Trevor Bird was a 24-year-old second lieutenant when he wrote the letter to his father


"However, I finally reached the line of British trenches I was making for where, to cap all my troubles, I was arrested as a German spy!! Nothing would convince the corporal into whose section I had come that I was what I represented myself to be.

"It was not until I had been taken before the commanding officer, with a rifle muzzle in the small of my back, that I was allowed to depart."

Despite his ordeals, the subaltern wrote: "Well, we get well paid so mustn't complain I suppose."

Despite a system of rigorous censorship the letter criticizes senior officers, saying a planned bayonet charge which had been called off at the last moment would have been suicidal and amounted to "a criminal order".

"We had actually formed up for the attack and were about to move off for what would have been certain death for 90 per cent of us, when we were told the attack was off," the lieutenant writes.

"It really seemed like an intervention of God that we were stopped in time. All the Officers must have been killed.

"Well, we weren't, so there's no good grousing, but really, ordering two native cavalry regiments to attack a strong German position on foot seems about as absurd a proposition as you can imagine."



The family trove also includes a Christmas card sent from the King to all officers as well as a cigarette case


The letter had been passed on through family in South Africa and France before being found again a few weeks ago.

A special tin of 16 cigarettes and a Christmas card from King George V sent to all officers have also survived as mementoes of the war.

Now grandson Stephen Birley, 49, from Bradninch, near Exeter, Devon, is trying to find out more about how and where the officer wrote the letter, which appears to be uncensored.

Despite growing up with his grandfather, who went on to become a colonel and died aged 102 in 1992, Mr Birley had no idea that he had served in the trenches.

He said the letter was found in a trunk full of family documents including even older letters dating back to the time of his great-grandfather and great-great-grandparents, who survived the Indian Mutiny in 1857.

Colonel Bird's first name was William but he was always known as Trevor to distinguish him from his father.

He grew up in India and served with the 8th Light Cavalry of the Indian Army, which was shipped to Europe in 1914.



Christmas in the trenches: soldiers had to endure mortar attacks and waist-deep mud


The letter was passed down through Colonel Bird's oldest son and found by Mr Birley's cousin Philip, who now lives in France.

Mr Birley said: "It is an extraordinary document because of what it tells us about life in the trenches.

"I was in the army myself and suffered trench foot, and I am surprised he did not say anything about having had it as well.
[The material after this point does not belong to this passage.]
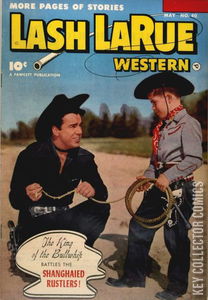 Lash LaRue Western #40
His generation clearly did not believe in talking about what they experienced in the trenches. I presume it must have been too painful for them."
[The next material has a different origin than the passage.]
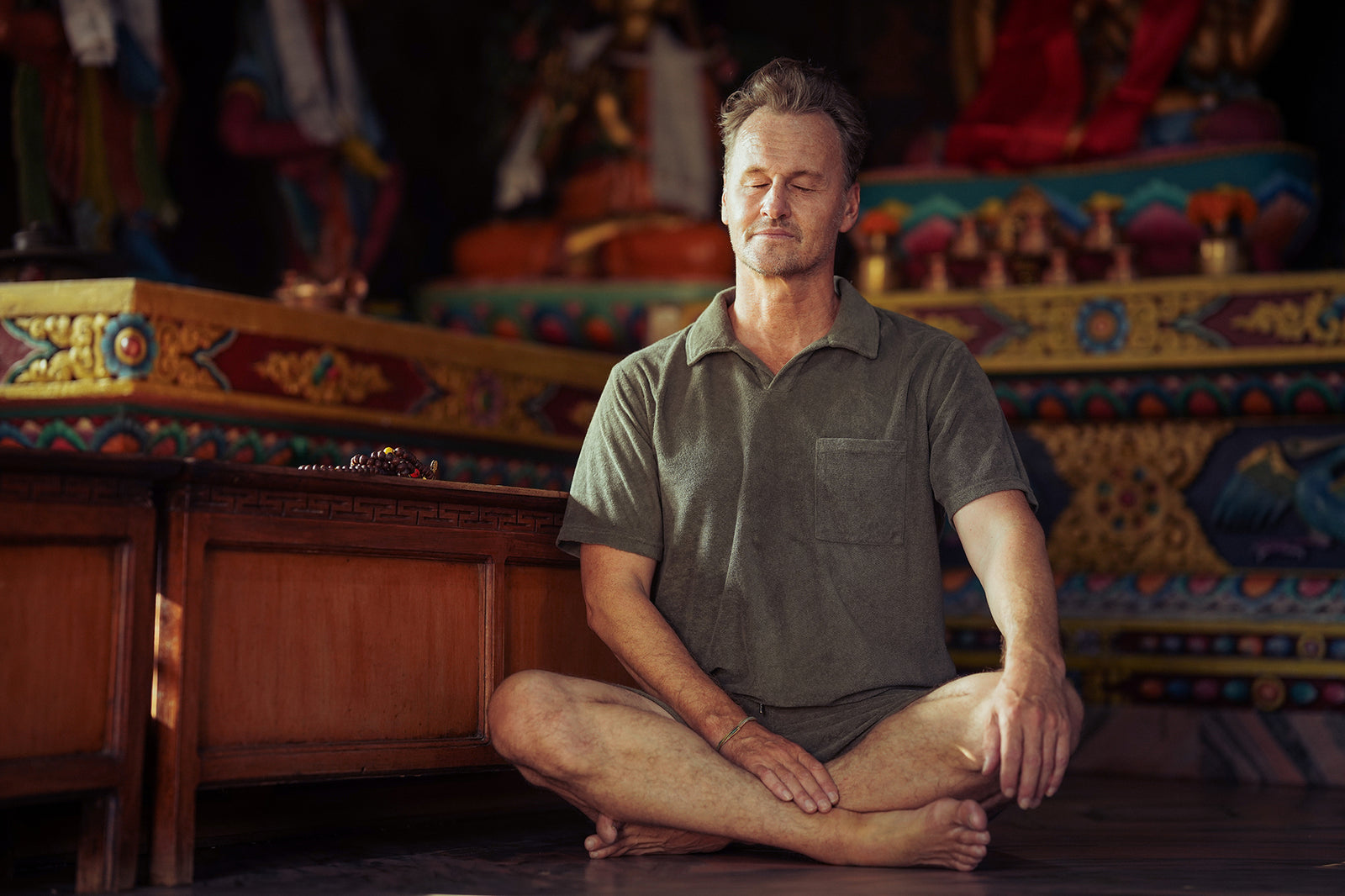 Art of Stillness Teacher Training i meditation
He added: "Everyone knows the stories about a Christmas truce and the British and Germans playing football in no man's land but this paints a very different picture.

"It is very dramatic and the most extraordinary thing is that after describing what he had been through he wrote that he shouldn't grumble because he was being well paid.

"I have been trying to find out where it was written. It is obviously on the Western Front but I have not been able to track down where his regiment were serving in Christmas 1914."